Data entries
====

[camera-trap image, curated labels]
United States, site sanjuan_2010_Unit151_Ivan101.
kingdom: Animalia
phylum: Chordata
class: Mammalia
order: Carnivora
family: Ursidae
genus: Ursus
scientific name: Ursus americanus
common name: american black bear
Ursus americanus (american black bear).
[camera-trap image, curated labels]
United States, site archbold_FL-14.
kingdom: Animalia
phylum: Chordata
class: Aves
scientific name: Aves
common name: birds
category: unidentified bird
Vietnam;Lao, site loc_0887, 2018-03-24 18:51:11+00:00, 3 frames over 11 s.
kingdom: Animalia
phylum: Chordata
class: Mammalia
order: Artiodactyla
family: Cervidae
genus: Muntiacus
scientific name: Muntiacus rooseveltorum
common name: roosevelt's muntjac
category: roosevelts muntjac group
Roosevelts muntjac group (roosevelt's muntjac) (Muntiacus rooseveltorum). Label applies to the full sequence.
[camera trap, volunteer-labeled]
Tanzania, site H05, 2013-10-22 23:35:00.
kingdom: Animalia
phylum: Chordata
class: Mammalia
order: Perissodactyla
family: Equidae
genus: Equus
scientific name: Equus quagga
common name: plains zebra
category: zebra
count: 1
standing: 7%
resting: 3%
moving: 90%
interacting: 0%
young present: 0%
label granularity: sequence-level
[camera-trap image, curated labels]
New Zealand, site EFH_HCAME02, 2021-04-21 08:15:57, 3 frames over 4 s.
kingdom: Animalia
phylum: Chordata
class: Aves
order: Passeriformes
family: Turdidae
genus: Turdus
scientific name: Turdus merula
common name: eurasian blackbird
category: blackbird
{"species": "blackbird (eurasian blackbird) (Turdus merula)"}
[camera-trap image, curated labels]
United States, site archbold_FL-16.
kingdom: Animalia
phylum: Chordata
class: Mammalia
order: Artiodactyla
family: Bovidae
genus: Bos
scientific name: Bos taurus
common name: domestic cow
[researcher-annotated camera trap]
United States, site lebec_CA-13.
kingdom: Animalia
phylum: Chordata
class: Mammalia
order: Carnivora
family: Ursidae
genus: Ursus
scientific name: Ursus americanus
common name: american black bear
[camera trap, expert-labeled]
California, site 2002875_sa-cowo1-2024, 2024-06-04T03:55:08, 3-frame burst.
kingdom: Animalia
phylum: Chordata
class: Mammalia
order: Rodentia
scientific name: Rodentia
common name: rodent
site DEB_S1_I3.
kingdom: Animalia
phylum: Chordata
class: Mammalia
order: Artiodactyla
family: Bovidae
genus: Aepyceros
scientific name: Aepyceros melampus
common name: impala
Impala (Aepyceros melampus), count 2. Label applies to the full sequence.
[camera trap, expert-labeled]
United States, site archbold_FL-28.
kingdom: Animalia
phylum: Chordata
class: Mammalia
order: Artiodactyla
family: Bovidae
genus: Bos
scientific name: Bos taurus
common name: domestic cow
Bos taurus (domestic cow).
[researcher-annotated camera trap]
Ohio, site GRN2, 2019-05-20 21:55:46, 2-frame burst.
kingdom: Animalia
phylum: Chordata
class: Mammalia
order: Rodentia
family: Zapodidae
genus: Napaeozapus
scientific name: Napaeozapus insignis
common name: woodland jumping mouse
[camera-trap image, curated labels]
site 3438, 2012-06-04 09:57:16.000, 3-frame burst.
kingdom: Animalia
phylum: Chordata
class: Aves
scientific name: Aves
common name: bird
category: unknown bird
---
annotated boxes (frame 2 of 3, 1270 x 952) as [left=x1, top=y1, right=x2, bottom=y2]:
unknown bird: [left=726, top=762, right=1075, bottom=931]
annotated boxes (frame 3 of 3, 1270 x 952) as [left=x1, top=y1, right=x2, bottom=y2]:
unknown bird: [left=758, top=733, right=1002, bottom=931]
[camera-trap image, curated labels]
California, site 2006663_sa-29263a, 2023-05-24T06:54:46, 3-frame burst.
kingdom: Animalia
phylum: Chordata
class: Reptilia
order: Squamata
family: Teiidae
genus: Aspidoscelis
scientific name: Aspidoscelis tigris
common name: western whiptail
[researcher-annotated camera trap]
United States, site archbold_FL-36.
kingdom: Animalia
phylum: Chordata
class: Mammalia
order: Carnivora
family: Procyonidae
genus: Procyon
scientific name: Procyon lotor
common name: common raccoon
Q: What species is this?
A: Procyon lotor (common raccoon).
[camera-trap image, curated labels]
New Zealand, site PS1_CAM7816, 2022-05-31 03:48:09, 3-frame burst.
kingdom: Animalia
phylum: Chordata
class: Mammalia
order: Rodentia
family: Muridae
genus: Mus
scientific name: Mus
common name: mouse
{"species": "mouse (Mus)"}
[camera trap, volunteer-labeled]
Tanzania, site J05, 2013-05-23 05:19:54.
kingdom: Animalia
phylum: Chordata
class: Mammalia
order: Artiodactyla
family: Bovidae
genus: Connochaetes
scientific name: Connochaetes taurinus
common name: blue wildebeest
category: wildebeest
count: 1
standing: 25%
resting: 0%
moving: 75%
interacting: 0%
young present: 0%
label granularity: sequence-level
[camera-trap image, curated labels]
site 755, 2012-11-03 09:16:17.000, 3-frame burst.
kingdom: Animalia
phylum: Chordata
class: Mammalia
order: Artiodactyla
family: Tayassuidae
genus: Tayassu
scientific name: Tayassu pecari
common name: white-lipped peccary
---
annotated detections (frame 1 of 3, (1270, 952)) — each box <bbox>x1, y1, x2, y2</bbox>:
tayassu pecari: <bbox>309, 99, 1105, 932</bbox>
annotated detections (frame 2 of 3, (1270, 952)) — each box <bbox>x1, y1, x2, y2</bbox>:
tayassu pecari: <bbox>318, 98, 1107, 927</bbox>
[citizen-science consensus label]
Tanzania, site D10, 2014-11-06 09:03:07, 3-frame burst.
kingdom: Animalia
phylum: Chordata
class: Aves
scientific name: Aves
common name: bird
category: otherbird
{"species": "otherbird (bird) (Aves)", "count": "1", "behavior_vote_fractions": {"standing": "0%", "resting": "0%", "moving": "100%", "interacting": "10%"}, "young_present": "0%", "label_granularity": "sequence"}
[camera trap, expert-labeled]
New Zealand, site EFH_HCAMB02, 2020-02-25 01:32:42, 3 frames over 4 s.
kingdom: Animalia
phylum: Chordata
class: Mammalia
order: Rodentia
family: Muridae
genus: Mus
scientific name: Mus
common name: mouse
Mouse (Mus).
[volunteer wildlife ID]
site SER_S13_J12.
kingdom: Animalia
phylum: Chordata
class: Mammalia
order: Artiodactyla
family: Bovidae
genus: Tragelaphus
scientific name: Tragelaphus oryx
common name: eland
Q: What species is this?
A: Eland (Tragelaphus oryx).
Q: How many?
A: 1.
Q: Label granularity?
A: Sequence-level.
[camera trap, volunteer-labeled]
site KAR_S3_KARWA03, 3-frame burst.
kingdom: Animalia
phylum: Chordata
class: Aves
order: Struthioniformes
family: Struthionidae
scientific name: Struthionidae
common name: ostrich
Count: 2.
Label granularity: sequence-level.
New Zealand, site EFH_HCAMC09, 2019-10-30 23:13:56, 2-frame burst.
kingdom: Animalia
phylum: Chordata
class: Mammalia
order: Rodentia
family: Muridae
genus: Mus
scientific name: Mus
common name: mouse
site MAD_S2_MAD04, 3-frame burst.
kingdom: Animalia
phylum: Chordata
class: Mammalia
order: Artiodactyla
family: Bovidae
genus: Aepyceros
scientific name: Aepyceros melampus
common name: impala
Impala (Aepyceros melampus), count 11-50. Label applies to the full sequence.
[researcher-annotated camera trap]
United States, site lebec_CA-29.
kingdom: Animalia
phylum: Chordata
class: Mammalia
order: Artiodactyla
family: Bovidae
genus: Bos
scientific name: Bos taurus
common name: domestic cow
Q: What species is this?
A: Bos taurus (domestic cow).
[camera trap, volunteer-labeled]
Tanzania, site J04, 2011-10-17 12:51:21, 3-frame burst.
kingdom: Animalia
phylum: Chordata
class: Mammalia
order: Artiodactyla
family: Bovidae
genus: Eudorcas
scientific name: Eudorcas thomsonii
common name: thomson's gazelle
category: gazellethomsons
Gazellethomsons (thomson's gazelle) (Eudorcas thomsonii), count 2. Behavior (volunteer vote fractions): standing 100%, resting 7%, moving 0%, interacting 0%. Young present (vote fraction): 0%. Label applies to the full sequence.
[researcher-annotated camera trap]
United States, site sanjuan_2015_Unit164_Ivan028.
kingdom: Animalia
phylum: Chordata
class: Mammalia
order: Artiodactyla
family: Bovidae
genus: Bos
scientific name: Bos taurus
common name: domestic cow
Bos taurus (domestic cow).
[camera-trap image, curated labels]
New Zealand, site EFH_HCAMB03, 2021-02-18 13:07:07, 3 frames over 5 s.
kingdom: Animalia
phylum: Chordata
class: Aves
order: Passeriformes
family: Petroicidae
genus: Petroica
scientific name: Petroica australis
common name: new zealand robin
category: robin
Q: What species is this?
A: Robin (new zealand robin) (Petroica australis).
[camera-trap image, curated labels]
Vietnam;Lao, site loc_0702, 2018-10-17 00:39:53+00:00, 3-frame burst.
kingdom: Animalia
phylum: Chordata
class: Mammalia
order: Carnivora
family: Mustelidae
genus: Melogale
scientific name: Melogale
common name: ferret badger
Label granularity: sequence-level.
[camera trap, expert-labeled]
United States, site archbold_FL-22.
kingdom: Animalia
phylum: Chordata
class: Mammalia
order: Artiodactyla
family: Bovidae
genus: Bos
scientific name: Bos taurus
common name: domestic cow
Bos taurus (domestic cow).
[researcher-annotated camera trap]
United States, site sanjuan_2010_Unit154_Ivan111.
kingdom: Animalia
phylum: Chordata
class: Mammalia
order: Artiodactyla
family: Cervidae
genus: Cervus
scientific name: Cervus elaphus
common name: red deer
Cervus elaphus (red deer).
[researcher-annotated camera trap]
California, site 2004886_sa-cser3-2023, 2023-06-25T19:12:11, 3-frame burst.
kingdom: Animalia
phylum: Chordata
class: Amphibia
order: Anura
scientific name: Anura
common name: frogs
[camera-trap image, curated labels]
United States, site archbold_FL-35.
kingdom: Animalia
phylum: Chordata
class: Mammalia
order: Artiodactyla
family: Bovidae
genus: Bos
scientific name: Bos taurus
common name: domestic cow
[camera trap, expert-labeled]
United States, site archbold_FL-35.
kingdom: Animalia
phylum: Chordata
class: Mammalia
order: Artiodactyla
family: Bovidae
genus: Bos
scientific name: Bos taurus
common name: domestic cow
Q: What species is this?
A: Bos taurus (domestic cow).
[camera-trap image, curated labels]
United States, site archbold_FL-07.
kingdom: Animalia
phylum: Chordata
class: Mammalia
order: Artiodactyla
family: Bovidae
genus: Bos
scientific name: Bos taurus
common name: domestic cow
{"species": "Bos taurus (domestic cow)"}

====

Exercise prompt:
Copy out every line from the data above that has "otherbird" in it.

Worked solution:
category: otherbird
{"species": "otherbird (bird) (Aves)", "count": "1", "behavior_vote_fractions": {"standing": "0%", "resting": "0%", "moving": "100%", "interacting": "10%"}, "young_present": "0%", "label_granularity": "sequence"}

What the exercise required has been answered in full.